WRITTEN TASKS:
• 1. Print, word for word, the part of the essay on qualitative reasoning that opens with the words containing "By Tom Friedman, New" and closes with "buy U.S. bonds.".
• 2. Answer these questions from the essay on qualitative reasoning:
(a) How tall is the building in the truism, in stories?
(b) How much money does the essay say Ben Bernanke has in effect printed to buy U.S. bonds?
(c) What refreshments would the politicians presumably have in the room?

A Modest Proposal (Qualitative Reasoning)
By Tom Friedman, New York Times, November 13, 2010
Reading the headlines these days, I can’t help but repeat this truism: If you jump off the top of an 80-story building, for 79 floors you can think you’re flying. It’s the sudden stop at the end that tells you you’re not. It’s striking to me how many leaders and nations are behaving today as though they think they can fly — and ignoring that sudden stop at the end that’s sure to come.
Federal Reserve Chairman Ben Bernanke this week, in a process he calls "quantitative easing," has in effect just printed another $600 billion to buy U.S. bonds.
His use of the language, another public relations spin, got me thinking.
What about the politicans in Washington being thrown into a room, presumably with only water and tooth picks for refreshments, to discover the deeper meanings of a phrase like "qualitative reasoning."
That would, for example, make it necessary for them to remove their party hats, and their campaign rhetoric, and their ego's and their short-term political gamesmanship. They would and could then, don new hats fit for the "Greek thinker," and some different rhetoric (for example that of the student and practitioner of collaboration and negotiation), and replace their ego's with their consciences, and replace their short-term political gamesmanship with some hard work dedicated to actually solving the mess in which the U.S. economy, and all of their electors, find themselves.

GIVEN RECORDS:
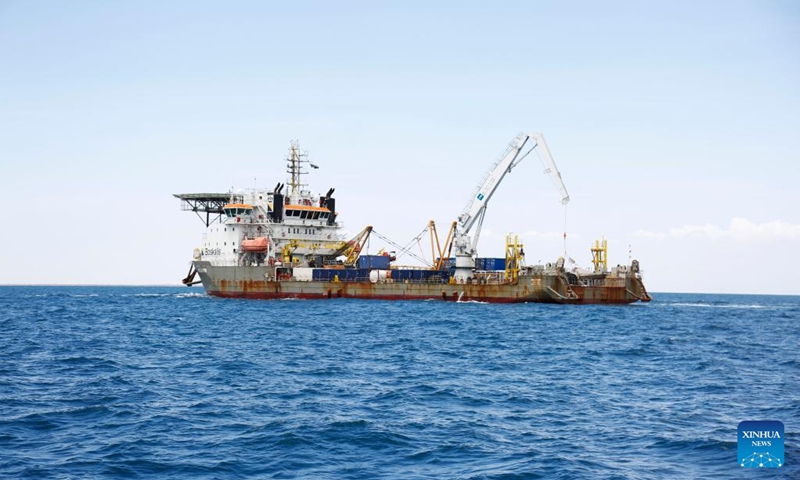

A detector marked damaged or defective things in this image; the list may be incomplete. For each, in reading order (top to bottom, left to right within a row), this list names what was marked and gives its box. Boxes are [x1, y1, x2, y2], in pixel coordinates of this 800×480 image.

rusty hull [192, 260, 648, 306]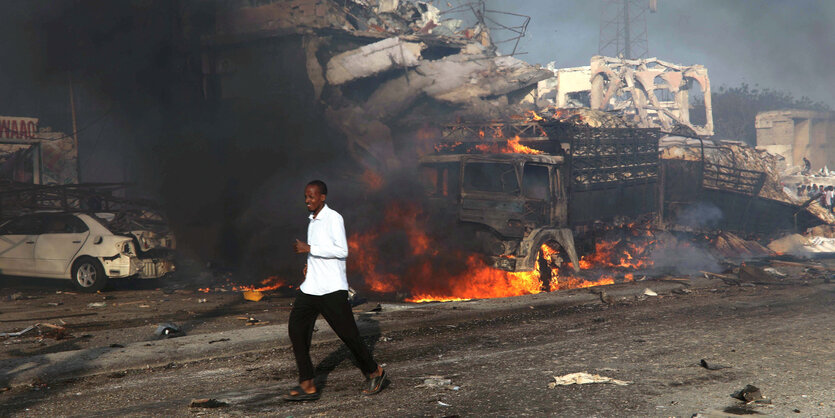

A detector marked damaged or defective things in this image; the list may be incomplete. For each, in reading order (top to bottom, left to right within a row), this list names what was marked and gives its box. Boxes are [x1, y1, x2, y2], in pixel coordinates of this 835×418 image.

damaged white car [0, 212, 175, 290]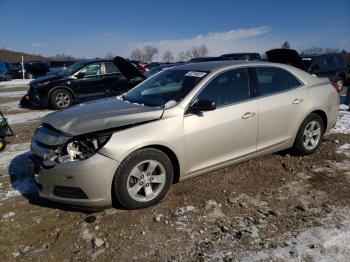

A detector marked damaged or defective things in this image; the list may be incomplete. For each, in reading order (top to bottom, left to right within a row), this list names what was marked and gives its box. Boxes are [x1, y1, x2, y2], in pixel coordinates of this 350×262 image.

broken headlight [57, 134, 111, 163]
dented hood [42, 97, 164, 136]
damaged silver sedan [30, 60, 340, 210]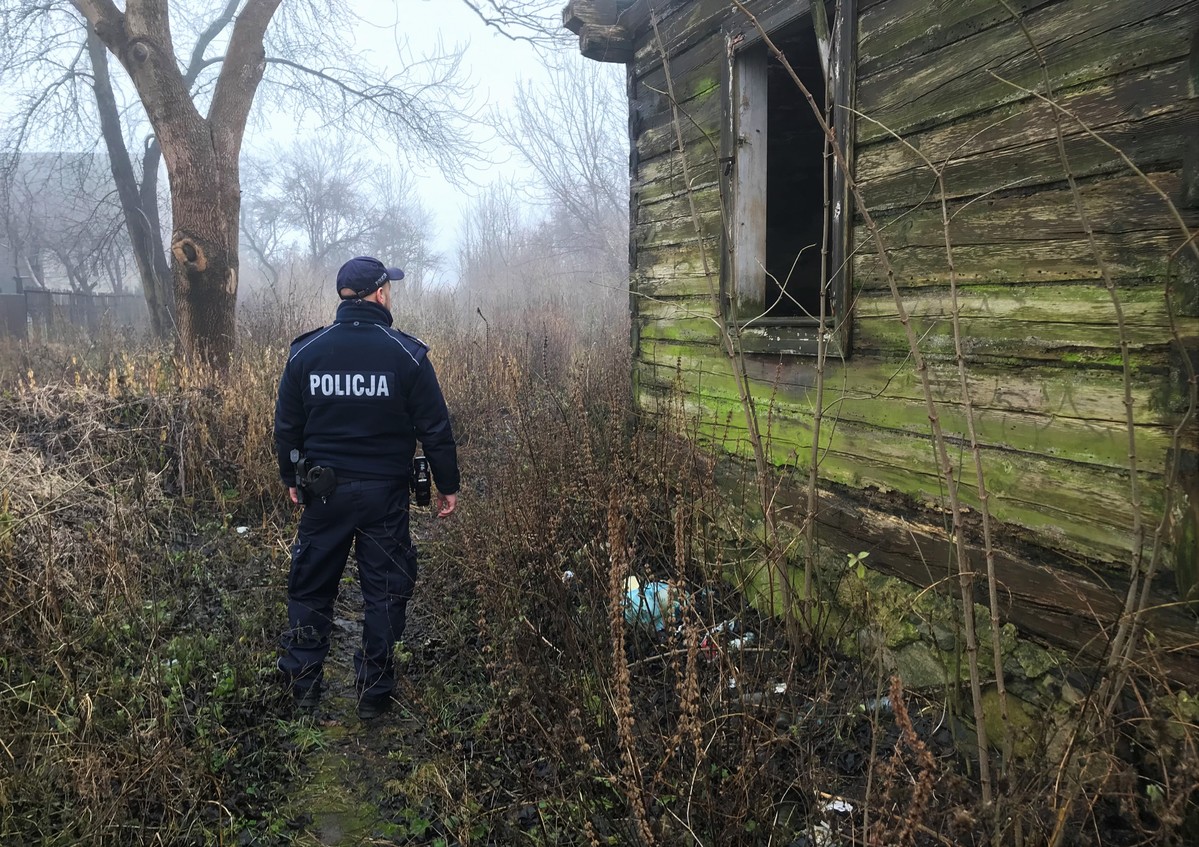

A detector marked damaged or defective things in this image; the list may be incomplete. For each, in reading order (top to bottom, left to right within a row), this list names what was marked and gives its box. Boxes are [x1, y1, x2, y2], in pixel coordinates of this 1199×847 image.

broken window [719, 0, 853, 352]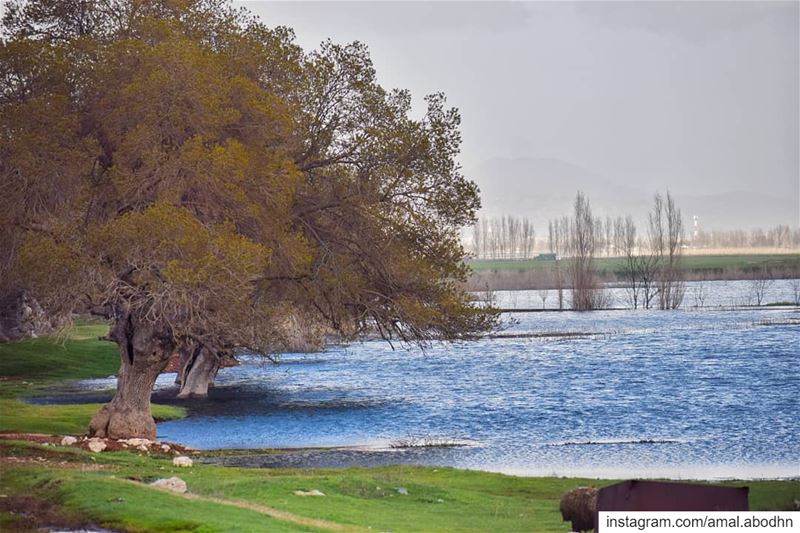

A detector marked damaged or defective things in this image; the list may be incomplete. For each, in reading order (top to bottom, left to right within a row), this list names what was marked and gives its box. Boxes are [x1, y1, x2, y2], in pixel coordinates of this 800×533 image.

rusty metal object [592, 480, 752, 528]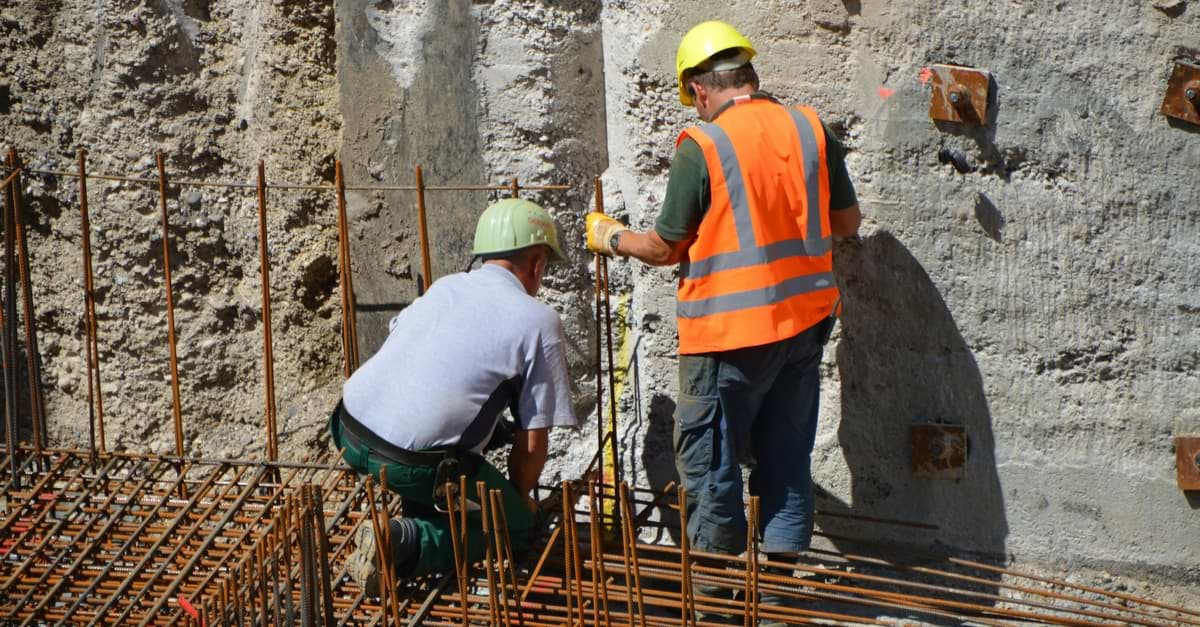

ANSWERS TO THE EXERCISE:
• 1.
By Tom Friedman, New York Times, November 13, 2010
Reading the headlines these days, I can’t help but repeat this truism: If you jump off the top of an 80-story building, for 79 floors you can think you’re flying. It’s the sudden stop at the end that tells you you’re not. It’s striking to me how many leaders and nations are behaving today as though they think they can fly — and ignoring that sudden stop at the end that’s sure to come.
Federal Reserve Chairman Ben Bernanke this week, in a process he calls "quantitative easing," has in effect just printed another $600 billion to buy U.S. bonds.

• 2.
(a) 80 stories.
(b) $600 billion.
(c) Only water and tooth picks.